Assistant professors Bill Fefferman and Chenhao Tan each received grants from the Google Research Scholar Program, which funds world-class research by early-career computer scientists. Fefferman received one of five awards in the quantum computing area, while Tan was one of seven researchers funded for work in natural language processing.
Both researchers said that the grants would help accelerate their research goals in finding practical applications for today’s quantum computers and building new, explainable AI models for understanding and generating language.
Fefferman’s proposal, “Understanding the feasibility of practical applications from quantum supremacy experiments,” will explore the theoretical foundations of how current and near-future quantum computers generate certified random numbers. If confirmed, these algorithms would provide a valuable use case for quantum computing in cryptography, cryptocurrency, and other applications that require truly random keys for security.
“We’re in this really exciting era where we’re seeing quantum computers that for the first time can solve problems that are at the border of what can be computed classically,” Fefferman said. “The next step is to show that we can channel this power to solve something useful. Quantum computers, by their nature, are non-deterministic, and so they can produce random numbers. But the really interesting question is, how do you trust the quantum computer?”
Fefferman will explore that question by probing the theory underlying the random circuit sampling experiment that Google used to claim “quantum supremacy” – a task performed by a quantum computer that would be all but impossible for a classical computer — in 2019. A proposal by Scott Aaronson described a protocol to use that experiment for generating certified random numbers, but the theory requires more vetting to confirm its veracity.
“What Scott was saying is that today, with the power that Google already has with this device, you could in principle generate certified random numbers using the existing experiment, assuming a very non-standard conjecture from complexity theory.” Fefferman said. “My proposal is about giving strong evidence that this conjecture is true, which will increase our confidence that Google’s experiment can produce certified random numbers.”
Tan’s proposal, “Robustifying NLP models via Learning from Explanations,” will help protect these increasingly used AI systems against vulnerabilities and common mistakes by making their decisions more transparent.
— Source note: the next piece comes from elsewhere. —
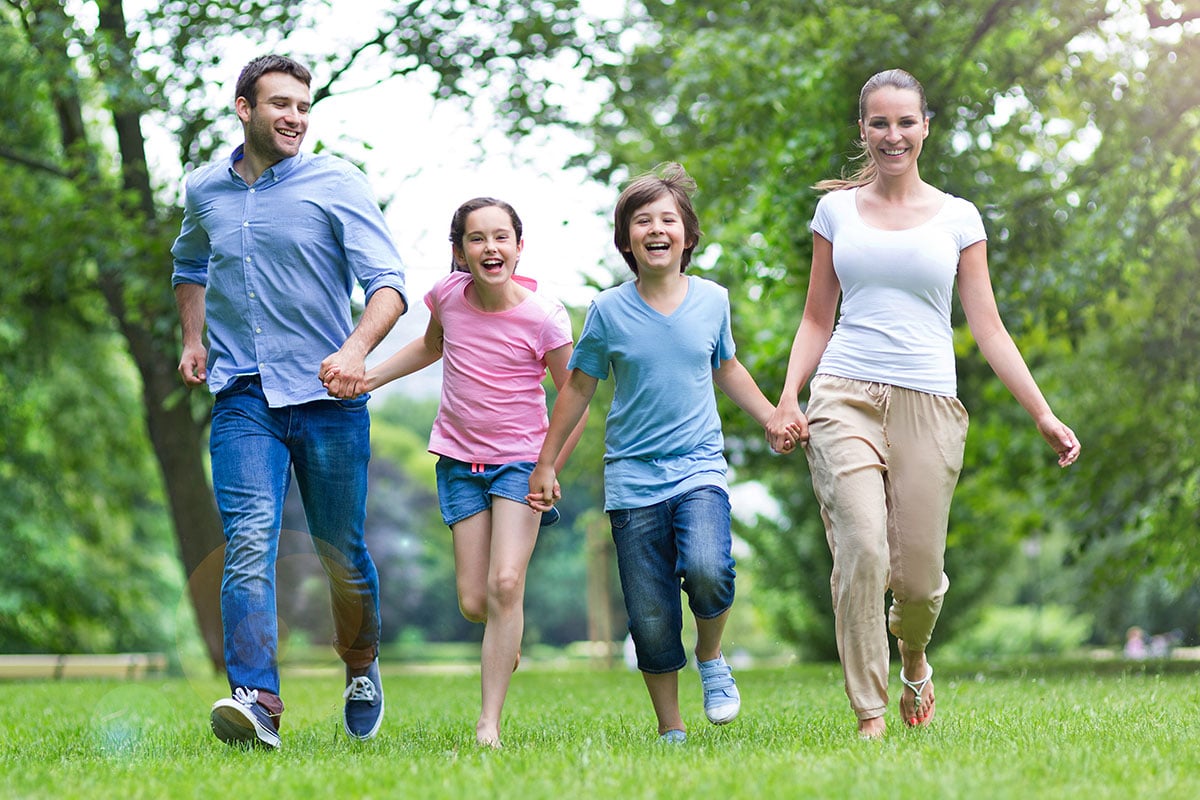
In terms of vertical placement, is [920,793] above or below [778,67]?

Though chatbots, digital assistants, and similar technologies have rapidly advanced in their ability to understand commands and questions and return accurate and realistic responses, they can still be tripped up by how requests are worded or contradictory information that a human would easily recognize.
“The overarching goal is about how to make the model more robust and less brittle against small changes in the input,” Tan said. “A lot of findings have shown that these models may not actually understand how to perform the tasks that they are asked to perform, but use some shortcuts or spurious correlations to give you the right answer, with the wrong reason.”
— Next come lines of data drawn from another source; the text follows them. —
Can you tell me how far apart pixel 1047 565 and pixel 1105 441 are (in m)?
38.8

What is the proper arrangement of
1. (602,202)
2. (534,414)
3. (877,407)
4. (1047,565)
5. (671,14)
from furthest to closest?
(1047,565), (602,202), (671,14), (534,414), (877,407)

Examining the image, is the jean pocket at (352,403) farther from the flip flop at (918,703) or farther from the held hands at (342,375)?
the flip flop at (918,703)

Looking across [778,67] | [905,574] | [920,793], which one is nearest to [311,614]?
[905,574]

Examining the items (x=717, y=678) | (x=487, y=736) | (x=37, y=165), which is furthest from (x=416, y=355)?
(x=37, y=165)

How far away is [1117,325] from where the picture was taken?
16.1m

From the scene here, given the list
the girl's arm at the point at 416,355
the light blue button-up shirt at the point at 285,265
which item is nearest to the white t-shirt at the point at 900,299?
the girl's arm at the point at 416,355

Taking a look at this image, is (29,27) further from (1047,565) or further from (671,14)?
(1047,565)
For his Google-funded research, Tan will explore new ways of training these models. Instead of the current practice of providing raw information and letting neural networks form their own associations, Tan’s approach would include explanatory information that guides models towards using logic to arrive at an answer. For example, the training data may identify the important sentences in a body of text, or include reasoning processes that contain more information about how the input should be used to answer queries.
If successful, these more robust models may not only be better at day-to-day tasks, but also harder to “game” by malicious users looking to break the system or artificially trigger a desired output, such as loan approval or bypassing a misinformation filter. Tan’s group will also explore new approaches on popular NLP models such as GPT-3, which generates realistic text.
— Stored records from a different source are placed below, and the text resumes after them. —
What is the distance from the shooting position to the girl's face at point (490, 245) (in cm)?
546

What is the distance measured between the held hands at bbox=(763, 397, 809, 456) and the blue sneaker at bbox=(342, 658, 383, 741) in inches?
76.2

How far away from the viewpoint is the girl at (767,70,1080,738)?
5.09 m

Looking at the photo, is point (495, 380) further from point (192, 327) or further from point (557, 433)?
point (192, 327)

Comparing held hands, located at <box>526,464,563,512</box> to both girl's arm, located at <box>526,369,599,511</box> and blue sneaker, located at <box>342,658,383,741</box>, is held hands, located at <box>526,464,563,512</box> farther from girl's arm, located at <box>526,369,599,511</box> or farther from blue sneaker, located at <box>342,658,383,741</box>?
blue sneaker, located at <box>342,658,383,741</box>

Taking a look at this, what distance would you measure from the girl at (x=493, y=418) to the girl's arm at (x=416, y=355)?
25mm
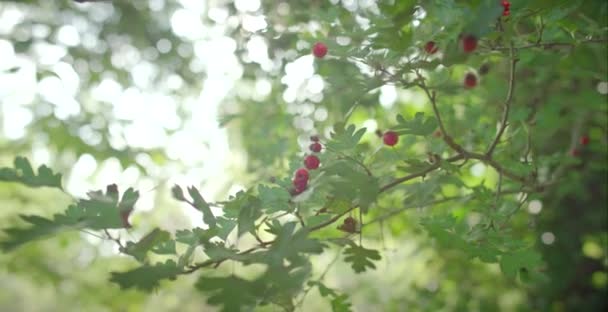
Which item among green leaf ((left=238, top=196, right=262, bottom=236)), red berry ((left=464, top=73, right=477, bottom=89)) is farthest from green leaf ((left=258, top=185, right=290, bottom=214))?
red berry ((left=464, top=73, right=477, bottom=89))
“We think explanation can help the AI actually learn the underlying reasoning and avoid these critical mistakes against attacks,” Tan said. “You not only have the labels, but explain the labels, and then see how you can teach the model to learn from such explanations.”
In previous years, additional UChicago CS faculty have received Google Research Awards, including Andrew Chien for the study of green cloud computing, Junchen Jiang for research on streaming video analytics, and Yanjing Li for a project on “Resilient Accelerators for Deep Learning Training Tasks.”